説明

冗長化装置及び冗長化プログラム

【課題】クラスタシステムを構成するサーバ間でデータ通信する通信手段の冗長化において、通信手段自体が故障した場合でも使用可能な通信手段に切り替えることができる冗長化装置及びプログラムを提供する。
【解決手段】本発明の冗長化装置は、クラスタシステムを構成する他のサーバとの間でデータ通信を行う複数の通信手段の冗長化を行う冗長化装置において、複数の通信手段のうち、データ通信に使用する通信手段を設定する冗長化設定手段と、複数の通信手段のそれぞれの通信機能を監視する通信監視手段と、通信監視手段によりデータ通信に使用する通信手段の障害が検出されると、冗長化設定手段に対して、他の通信手段への切り替え指示を行う切替指示手段とを備えることを特徴とする。

【発明の詳細な説明】
【技術分野】
【0001】
本発明は、冗長化装置及び冗長化プログラムに関し、例えばクラスタ構成をとるサーバ間でネットワークを直結した場合に、サーバのネットワークデバイスの冗長化を実現する冗長化装置及びプログラムに適用し得るものである。

*表示データ:*
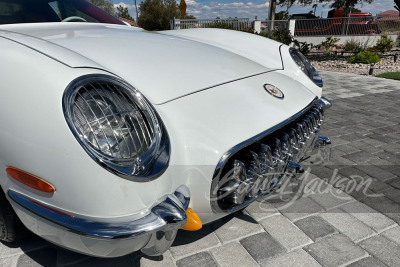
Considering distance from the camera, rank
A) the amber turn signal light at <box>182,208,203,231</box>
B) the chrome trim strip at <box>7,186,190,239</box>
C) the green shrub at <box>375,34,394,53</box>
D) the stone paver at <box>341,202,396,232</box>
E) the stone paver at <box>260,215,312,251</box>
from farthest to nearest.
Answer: the green shrub at <box>375,34,394,53</box>, the stone paver at <box>341,202,396,232</box>, the stone paver at <box>260,215,312,251</box>, the amber turn signal light at <box>182,208,203,231</box>, the chrome trim strip at <box>7,186,190,239</box>

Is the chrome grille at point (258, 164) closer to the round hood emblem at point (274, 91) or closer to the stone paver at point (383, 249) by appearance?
the round hood emblem at point (274, 91)

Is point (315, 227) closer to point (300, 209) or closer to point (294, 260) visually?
point (300, 209)

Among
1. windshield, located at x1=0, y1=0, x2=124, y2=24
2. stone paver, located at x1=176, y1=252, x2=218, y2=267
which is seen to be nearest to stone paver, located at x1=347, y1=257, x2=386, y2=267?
stone paver, located at x1=176, y1=252, x2=218, y2=267

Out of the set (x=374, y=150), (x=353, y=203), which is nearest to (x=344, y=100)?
(x=374, y=150)

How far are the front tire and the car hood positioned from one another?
719 mm

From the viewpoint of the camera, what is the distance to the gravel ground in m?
7.85

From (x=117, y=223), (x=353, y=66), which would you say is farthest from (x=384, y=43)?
(x=117, y=223)

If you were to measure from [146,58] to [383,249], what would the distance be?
155 centimetres

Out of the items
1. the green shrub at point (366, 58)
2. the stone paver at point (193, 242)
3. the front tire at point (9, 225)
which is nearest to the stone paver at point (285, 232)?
the stone paver at point (193, 242)

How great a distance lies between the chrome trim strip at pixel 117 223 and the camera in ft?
3.29

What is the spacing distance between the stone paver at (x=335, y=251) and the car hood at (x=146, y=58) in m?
0.98

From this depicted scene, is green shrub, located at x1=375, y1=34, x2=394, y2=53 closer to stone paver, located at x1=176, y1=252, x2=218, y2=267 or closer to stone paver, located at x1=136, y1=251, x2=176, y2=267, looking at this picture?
stone paver, located at x1=176, y1=252, x2=218, y2=267

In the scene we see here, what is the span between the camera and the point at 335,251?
5.05 feet

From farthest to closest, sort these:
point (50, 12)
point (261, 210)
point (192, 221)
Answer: point (50, 12) < point (261, 210) < point (192, 221)
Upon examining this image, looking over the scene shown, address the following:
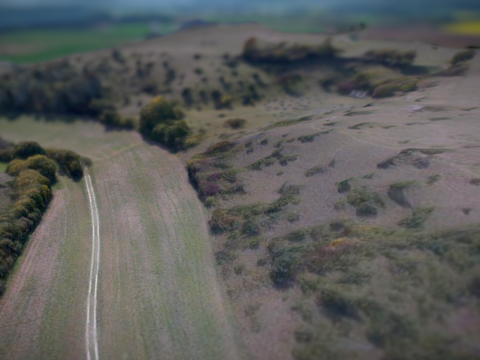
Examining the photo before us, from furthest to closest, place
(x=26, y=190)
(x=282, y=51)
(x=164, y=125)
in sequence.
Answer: (x=282, y=51) → (x=164, y=125) → (x=26, y=190)

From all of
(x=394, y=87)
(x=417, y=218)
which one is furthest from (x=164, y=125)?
(x=417, y=218)

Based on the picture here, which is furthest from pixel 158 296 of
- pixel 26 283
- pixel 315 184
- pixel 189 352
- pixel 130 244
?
pixel 315 184

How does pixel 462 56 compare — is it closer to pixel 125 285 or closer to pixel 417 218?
pixel 417 218

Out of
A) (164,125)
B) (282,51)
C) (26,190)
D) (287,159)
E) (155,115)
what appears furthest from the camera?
(282,51)

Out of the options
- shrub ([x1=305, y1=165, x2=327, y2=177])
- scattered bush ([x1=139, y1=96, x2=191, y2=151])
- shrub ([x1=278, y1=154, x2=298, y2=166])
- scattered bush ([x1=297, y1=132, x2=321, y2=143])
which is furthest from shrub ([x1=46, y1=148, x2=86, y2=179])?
shrub ([x1=305, y1=165, x2=327, y2=177])

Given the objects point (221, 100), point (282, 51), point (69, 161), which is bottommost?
point (69, 161)

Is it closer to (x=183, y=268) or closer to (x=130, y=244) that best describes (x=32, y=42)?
(x=130, y=244)
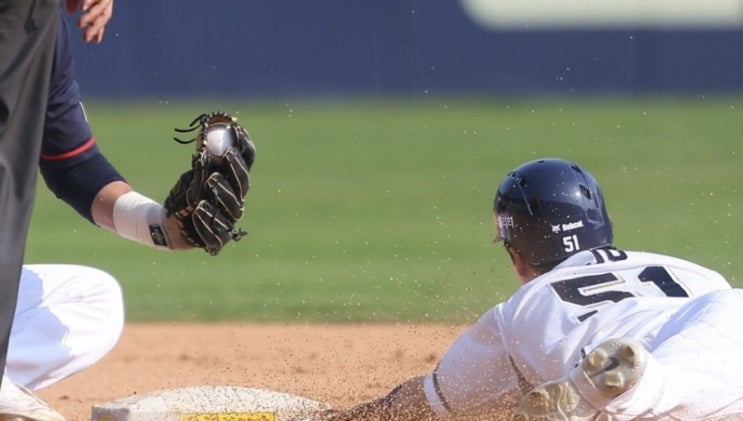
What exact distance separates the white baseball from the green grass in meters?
3.14

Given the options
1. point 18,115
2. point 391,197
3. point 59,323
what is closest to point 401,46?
point 391,197

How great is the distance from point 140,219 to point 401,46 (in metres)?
13.2

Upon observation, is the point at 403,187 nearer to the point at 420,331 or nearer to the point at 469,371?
the point at 420,331

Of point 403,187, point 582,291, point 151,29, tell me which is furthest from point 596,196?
point 151,29

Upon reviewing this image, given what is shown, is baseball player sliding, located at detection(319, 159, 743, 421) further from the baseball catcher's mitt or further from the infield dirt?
the infield dirt

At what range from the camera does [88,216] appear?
13.5 feet

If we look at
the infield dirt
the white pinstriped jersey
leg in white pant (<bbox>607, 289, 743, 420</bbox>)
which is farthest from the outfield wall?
leg in white pant (<bbox>607, 289, 743, 420</bbox>)

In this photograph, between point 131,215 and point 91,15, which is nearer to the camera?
point 91,15

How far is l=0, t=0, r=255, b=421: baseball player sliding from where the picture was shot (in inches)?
141

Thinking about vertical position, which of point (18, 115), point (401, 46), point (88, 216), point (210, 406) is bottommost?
point (401, 46)

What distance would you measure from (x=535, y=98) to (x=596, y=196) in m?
14.4

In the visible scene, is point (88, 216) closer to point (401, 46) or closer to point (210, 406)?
point (210, 406)

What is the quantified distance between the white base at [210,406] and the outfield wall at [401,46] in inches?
487

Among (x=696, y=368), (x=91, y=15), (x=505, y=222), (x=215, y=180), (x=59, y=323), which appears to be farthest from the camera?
(x=59, y=323)
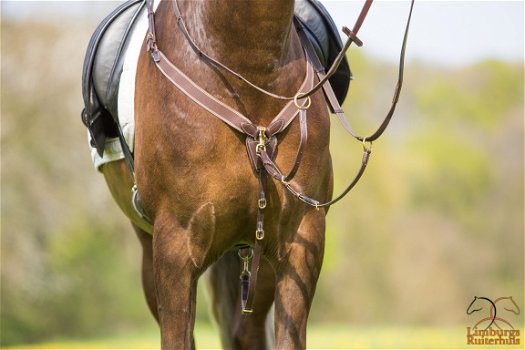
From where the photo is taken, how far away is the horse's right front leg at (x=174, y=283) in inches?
174

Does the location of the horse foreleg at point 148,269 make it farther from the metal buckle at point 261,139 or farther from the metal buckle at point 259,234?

*作業一覧:*
1. 冗長化装置の原文について、次の問いに答えてください。
(a) 【課題】で、通信手段自体が故障した場合に冗長化装置ができることとして何が挙げられているか。
(b) 【解決手段】で、通信監視手段が監視する対象は何か。
(c) 【0001】で、適用し得る例として挙げられているのはどのような場合か。
2. 冗長化装置の原文を、最後の文の後から書き継いでください。
データはここでは一切使用しません。

*回答:*
1.
(a) 使用可能な通信手段に切り替えること。
(b) 複数の通信手段のそれぞれの通信機能。
(c) クラスタ構成をとるサーバ間でネットワークを直結した場合。

2.
【背景技術】
【0002】
一般的に、システムの信頼性を向上させるために、通信機器を使用するサーバは、現用系サーバと待機系サーバとを組み合わせたHA(High Availability)クラスタシステムを採用することが多い。
【0003】
HAクラスタシステムでは、各サーバが、相手サーバの死活監視及びデータ同期を行うために、プライベートLANにてサーバ間を接続するのが一般的である。このサーバ間のLAN接続をインターコネクトLANと呼んでいる。
【0004】
インターコネクトLANは、サーバ間で多量なデータをやり取りするため、他のサーバのデータ通信の影響を受けないようにする必要があり、サーバ間に専用のネットワーク装置(例えば、NWスイッチなど)を配置させたり、若しくは、サーバ間を直結して接続したりするケースが多く採用されている。
【0005】
例えば、図2は、NWスイッチを用いたインターコネクトLANの接続構成例を示す構成図であり、図3は、サーバ間を直結したインターコネクトLANの接続構成例を示す構成図である。
【0006】
図2において、インターコネクトLANは、HAクラスタ構成をとるサーバAとサーバBとの間に、NWスイッチSWが置かれる。サーバA及びサーバBは、NWスイッチSWを介して、相手サーバとの間でデータ授受を行うことで、相手サーバの死活監視やデータ同期を実現する。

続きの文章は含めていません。